If you're using automatic failover policies and a failure occurs on at least one database in your primary database group, an automatic failover is triggered to the secondary databases. Your endpoints remain the same during failover. When the problem that caused the failure has been addressed and you're ready, you can fail back to your original location. You can manually fail over your groups to their original location.
Databases in one database server can be included in a single auto-failover group. You can also put all databases in an elastic pool in a single failover group. When primary databases are part of an elastic pool, your secondary databases are also provisioned in an elastic pool. This secondary pool has the same name as the primary elastic pool.
Automated backup for Azure SQL Database
Azure SQL Database can make backups of your databases that are stored from 7 to 35 days. SQL Database uses geo-redundant storage to store backups and provides read access to your data in a different region. Your databases are safe, even if something happens to a datacenter.
You can extend backup retention for up to 10 years by establishing long-term retention policies on single databases or elastic pools.

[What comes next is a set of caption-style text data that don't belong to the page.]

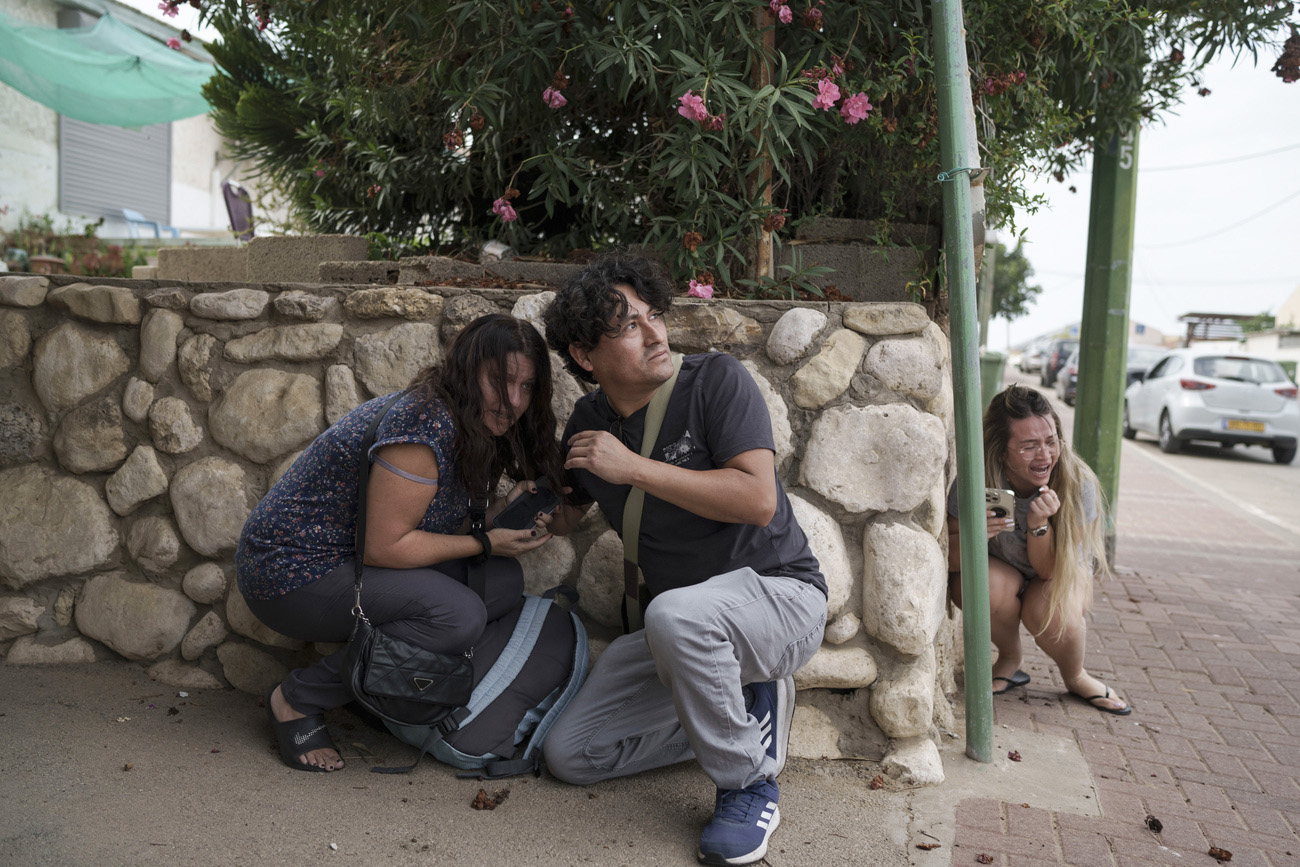 Israelis take cover from rocket fire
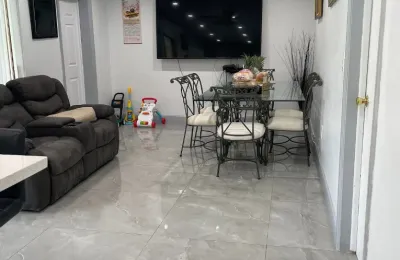Family living room with polished tile floors after an Ire Cleaning Services house cleaning
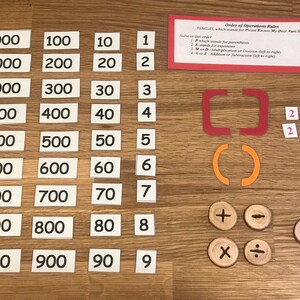 Puede incluir: Un conjunto de manipulativos matem&aacute;ticos para ense&ntilde;ar el orden de las operaciones. El conjunto incluye tarjetas de n&uacute;meros, par&eacute;ntesis, corchetes y s&iacute;mbolos para la suma, la resta, la multiplicaci&oacute;n y la divisi&oacute;n. La mnemot&eacute;cnica "PEMDAS" est&aacute; escrita en una tarjeta, que significa "Please Excuse My Dear Aunt Sally".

All database backups in SQL Database are encrypted at rest. All SQL databases that you create have transparent data encryption enabled by default.
SQL Database does backups automatically for you in the background. It creates backups of your databases at different intervals, depending on the type of backup. For example, it creates the following backup types:
- Backups for transaction logs at an interval of 5 to 10 minutes.
- Full backups of your databases every week. The first full backup happens as soon as your database is created. How long SQL Database takes to complete a full backup depends on your database size.
- Differential backups every 12 hours for any data that changed since the last full backup.
SQL Database keeps backups in storage blobs that provide read access. It then copies those backups into a paired datacenter.
Databases can be restored to a backed-up version. If you configured long-term retention, this backup might be available for up to 10 years. You can restore deleted databases back to the time before their deletion and up to the retention limit in your retention policy.
SQL Database can restore databases to a different geographical region. This process is done through geo-restore, which enables the recovery of databases from one region to another if something happens to an entire region.
Geo-replicate with Azure Cosmos DB
Azure Cosmos DB is a low-latency, multi-model database service that enables you to distribute data globally and to scale elastically and rapidly.
In Azure Cosmos DB, all data is replicated transparently in the regions that you set for your Azure Cosmos DB account. Azure Cosmos DB saves data inside containers that make up your database, and all your containers are partitioned.
All your partitions are replicated across each region. Inside every region, your partitions are copied before each copy is distributed between fault domains.
Your data is replicated at least four times. You can set up an Azure Cosmos DB account and configure your Azure Cosmos DB database to be distributed across five regions. When you configure this database for five regions, Azure Cosmos DB guarantees that you have at least 4 x 5 copies of all your data.
You should configure your Azure Cosmos DB database to span at least two regions. The more regions you have, the more resilient your data becomes. You should also explicitly set your Azure Cosmos DB database to have multiple write regions, so that you can perform read and write operations from all your regions.
You can also configure zone redundancy for some regions. With zone redundancy, Azure Cosmos DB puts replicas of data across multiple availability zones in any single region, for extra resilience.